* **TASK INSTRUCTIONS**:
Rewrite the listing below as a numbered list, skipping the blank lines and leaving the pictures out of your answer.
[Begin DATA SECTION]
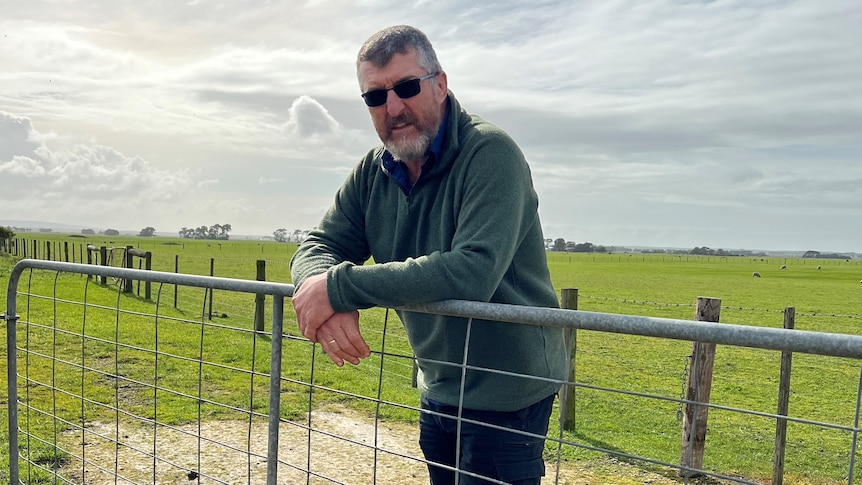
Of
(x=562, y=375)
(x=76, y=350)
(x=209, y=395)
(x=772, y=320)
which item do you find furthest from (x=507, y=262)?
(x=772, y=320)

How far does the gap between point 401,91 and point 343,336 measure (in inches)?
34.0

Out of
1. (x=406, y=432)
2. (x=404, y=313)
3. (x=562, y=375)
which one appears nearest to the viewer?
(x=562, y=375)

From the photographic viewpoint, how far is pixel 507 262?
[End DATA SECTION]
* **TASK RESULT**:
1. Of
2. (x=562, y=375)
3. (x=76, y=350)
4. (x=209, y=395)
5. (x=772, y=320)
6. which item do you find furthest from (x=507, y=262)?
7. (x=772, y=320)
8. How far does the gap between point 401,91 and point 343,336 measure (in inches)?
9. 34.0
10. Out of
11. 1. (x=406, y=432)
12. 2. (x=404, y=313)
13. 3. (x=562, y=375)
14. which one appears nearest to the viewer?
15. (x=562, y=375)
16. From the photographic viewpoint, how far is pixel 507 262?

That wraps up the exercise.